This theory thus rejects the traditional concept of a dualistic worldview, in which an all-powerful, omniscient God with intentions and feelings rules over His subservient Creation. Such a story is seen as an obsolete anthropomorphic projection arising out of some primitive antique culture. Instead, a complexity-enabling ‘spirit’ triggered the Big Bang. Random quantum-mechanical permutations and biochemical mutations yielded the quarks, the galaxies and all the diverse living beings populating the many inhabited worlds. And this process will continue, even after mankind has self-exterminated or been out-evolved.

It follows that good and evil are arbitrary human constructs and no traditional faith can be viewed as embodying truth. Blind evolution has become the new religion.

So, of course, the Bible can’t be taken as a true account of God’s dealings with mankind. Jesus isn’t the Son of God; He wasn’t born of a virgin and didn’t rise from the dead. Prayer, miracles, worship, and divine encounters are nothing but subjective self-consolations. And a human life has no more significance than that of the ant you just trod on. When we die, we merge into the cosmic spirit and have no further individual existence.

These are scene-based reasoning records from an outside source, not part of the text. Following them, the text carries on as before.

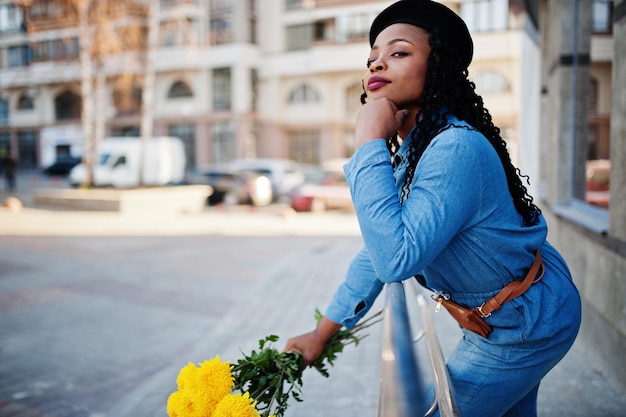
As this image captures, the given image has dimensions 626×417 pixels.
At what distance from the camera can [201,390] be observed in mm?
1734

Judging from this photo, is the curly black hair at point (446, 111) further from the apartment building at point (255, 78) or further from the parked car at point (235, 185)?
the apartment building at point (255, 78)

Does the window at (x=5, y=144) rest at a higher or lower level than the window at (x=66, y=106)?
lower

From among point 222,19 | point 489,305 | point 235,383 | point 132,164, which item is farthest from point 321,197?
point 222,19

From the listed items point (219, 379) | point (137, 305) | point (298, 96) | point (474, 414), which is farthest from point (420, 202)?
point (298, 96)

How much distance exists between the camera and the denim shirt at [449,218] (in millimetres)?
1438

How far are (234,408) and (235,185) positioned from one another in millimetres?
20519

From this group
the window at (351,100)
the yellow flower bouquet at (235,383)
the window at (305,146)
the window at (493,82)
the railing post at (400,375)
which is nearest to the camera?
the railing post at (400,375)

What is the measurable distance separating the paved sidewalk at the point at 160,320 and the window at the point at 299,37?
90.5 feet

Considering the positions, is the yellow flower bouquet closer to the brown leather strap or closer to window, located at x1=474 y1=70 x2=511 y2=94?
the brown leather strap

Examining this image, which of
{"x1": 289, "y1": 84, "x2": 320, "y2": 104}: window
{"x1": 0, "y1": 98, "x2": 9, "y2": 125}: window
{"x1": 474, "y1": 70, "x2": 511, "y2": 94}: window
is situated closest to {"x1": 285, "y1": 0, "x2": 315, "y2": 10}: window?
{"x1": 289, "y1": 84, "x2": 320, "y2": 104}: window

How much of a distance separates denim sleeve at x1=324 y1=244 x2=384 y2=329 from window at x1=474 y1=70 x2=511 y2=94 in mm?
31520

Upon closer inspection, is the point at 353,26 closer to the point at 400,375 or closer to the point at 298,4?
the point at 298,4

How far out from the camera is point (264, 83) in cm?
3956

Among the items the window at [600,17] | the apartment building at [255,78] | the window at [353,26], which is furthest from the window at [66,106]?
the window at [600,17]
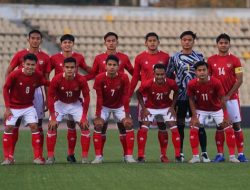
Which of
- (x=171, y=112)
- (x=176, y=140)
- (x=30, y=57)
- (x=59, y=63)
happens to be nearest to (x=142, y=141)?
(x=176, y=140)

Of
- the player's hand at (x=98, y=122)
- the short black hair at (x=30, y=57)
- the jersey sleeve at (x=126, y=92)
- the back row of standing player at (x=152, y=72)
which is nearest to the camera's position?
the short black hair at (x=30, y=57)

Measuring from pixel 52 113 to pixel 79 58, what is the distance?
1152mm

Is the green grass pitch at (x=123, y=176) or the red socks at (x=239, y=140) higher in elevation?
the red socks at (x=239, y=140)

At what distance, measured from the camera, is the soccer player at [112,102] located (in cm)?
1463

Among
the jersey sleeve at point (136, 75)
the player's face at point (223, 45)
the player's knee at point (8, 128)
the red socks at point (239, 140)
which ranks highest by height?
the player's face at point (223, 45)

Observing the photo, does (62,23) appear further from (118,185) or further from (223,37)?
(118,185)

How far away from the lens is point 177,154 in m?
14.9

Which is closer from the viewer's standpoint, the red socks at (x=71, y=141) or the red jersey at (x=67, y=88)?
the red jersey at (x=67, y=88)

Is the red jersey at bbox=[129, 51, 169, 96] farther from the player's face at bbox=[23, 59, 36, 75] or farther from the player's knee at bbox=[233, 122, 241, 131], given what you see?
the player's face at bbox=[23, 59, 36, 75]

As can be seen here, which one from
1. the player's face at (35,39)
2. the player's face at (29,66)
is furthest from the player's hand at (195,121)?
the player's face at (35,39)

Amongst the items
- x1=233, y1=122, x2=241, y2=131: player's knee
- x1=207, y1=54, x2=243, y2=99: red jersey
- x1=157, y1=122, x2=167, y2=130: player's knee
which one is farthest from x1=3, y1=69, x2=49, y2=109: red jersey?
x1=233, y1=122, x2=241, y2=131: player's knee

As a physicist myself, I understand Stadelmann’s reasoning, but I find his Weltanschauung most unsatisfactory. Yes, it was a spirit who initiated this universe. But what justifies the arbitrary decision to deny that spirit intelligence, purpose and will? I believe He – not it – designed human beings as the crown of His Creation, and out of love for His wayward children He sent His Son into the world to enable us to abandon our foolish ways and regain our lost relationship with Him.